# World of Warcraft: auf welcher Seite spielen Sie?



## Administrator (11. Februar 2005)

Jetzt ist Ihre Meinung gefragt: Hier können Sie Ihren Kommentar zum Quickpoll veröffentlichen und mit  anderen Lesern darüber diskutieren.


----------



## ShadowSoul (11. Februar 2005)

ich spiel das spiel garnicht ..


----------



## Volcom (12. Februar 2005)

ShadowSoul am 11.02.2005 10:30 schrieb:
			
		

> ich spiel das spiel garnicht ..



willkommen im club


----------



## Shadow_Man (13. Februar 2005)

Allianz    Kann man in dem Spiel etwa einen Versicherungsvertreter spielen??     Von Haus zu Haus von Trollen gejagt   

Goil


----------



## anubis48 (15. Februar 2005)

Volcom am 12.02.2005 15:41 schrieb:
			
		

> ShadowSoul am 11.02.2005 10:30 schrieb:
> 
> 
> 
> ...



Dann ist es auch nicht notwendig sich hier zu äußern. Es ist nicht eure Pflicht  zu jedem Quickpoll eine Meinung von sich zu geben. Immer wieder das Gleiche. "Meine Antwort gibts garnicht, weil mich das sowieso nicht interessiert." Who cares?


----------



## Goldjaeger (18. Februar 2005)

Volcom am 12.02.2005 15:41 schrieb:
			
		

> ShadowSoul am 11.02.2005 10:30 schrieb:
> 
> 
> 
> ...




Heißt mich willkommen


----------



## Xaero (18. Februar 2005)

anubis48 am 15.02.2005 17:25 schrieb:
			
		

> Volcom am 12.02.2005 15:41 schrieb:
> 
> 
> 
> ...



Vielleicht verstehen manche die Antwortmöglichkeit "Enthaltung" nicht, obwohl sie eigentlich nur 3 Silben hat...   

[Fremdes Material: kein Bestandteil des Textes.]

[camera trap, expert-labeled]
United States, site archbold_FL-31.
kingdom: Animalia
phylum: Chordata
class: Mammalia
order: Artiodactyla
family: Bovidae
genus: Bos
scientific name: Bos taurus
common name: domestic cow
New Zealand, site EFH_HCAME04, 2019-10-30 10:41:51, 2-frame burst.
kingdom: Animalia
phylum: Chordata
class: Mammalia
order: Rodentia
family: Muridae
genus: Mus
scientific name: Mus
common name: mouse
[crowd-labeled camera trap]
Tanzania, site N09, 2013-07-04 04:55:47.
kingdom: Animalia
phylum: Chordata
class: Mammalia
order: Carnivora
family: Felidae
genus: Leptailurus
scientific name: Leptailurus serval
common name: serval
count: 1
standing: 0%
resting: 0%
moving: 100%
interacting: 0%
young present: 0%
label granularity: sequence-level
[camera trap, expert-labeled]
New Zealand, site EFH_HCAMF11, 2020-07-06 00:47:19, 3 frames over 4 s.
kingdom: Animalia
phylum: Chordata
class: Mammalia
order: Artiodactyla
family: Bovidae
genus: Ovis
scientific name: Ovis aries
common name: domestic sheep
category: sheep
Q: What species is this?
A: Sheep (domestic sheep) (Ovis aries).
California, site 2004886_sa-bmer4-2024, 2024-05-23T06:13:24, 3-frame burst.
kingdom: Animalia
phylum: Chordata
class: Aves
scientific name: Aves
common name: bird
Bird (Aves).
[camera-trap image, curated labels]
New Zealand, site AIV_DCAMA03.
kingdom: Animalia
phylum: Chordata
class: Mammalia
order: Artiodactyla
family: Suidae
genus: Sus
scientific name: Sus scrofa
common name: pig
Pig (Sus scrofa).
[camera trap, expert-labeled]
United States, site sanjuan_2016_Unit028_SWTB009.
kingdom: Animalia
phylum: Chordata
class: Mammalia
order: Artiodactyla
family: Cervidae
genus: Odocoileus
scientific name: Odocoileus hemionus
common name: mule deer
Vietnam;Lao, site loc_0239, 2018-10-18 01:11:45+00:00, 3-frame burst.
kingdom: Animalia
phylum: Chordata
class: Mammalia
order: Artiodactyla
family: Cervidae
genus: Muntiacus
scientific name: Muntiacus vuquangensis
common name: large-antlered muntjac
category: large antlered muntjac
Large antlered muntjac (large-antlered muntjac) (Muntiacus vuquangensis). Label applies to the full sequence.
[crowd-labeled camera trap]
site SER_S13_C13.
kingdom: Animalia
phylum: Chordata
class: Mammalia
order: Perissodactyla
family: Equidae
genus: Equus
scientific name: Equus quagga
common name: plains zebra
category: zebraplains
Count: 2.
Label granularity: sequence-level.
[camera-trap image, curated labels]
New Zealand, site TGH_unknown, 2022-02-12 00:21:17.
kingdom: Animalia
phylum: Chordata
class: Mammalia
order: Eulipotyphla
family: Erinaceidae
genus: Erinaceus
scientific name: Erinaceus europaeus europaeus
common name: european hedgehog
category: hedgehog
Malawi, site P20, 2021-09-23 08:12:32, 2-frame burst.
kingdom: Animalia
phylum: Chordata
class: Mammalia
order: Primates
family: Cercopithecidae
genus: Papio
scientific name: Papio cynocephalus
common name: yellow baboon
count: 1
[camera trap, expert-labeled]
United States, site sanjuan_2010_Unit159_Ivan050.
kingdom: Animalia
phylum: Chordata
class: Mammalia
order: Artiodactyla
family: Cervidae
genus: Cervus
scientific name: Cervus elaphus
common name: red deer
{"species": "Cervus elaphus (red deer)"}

Meine gibt es allerdings tatsächlich nicht, nämlich: 

*Beide*


----------



## laz0r (25. Februar 2005)

Da bei WOW nur Kiddis unterwegs sind, hab ich mich für EQ2 entschieden. 
Mal davon abgesehen, das die Grafik mich nicht begeistert, ist bei WOW die Community absolut bescheiden.(zum größten Teil!) 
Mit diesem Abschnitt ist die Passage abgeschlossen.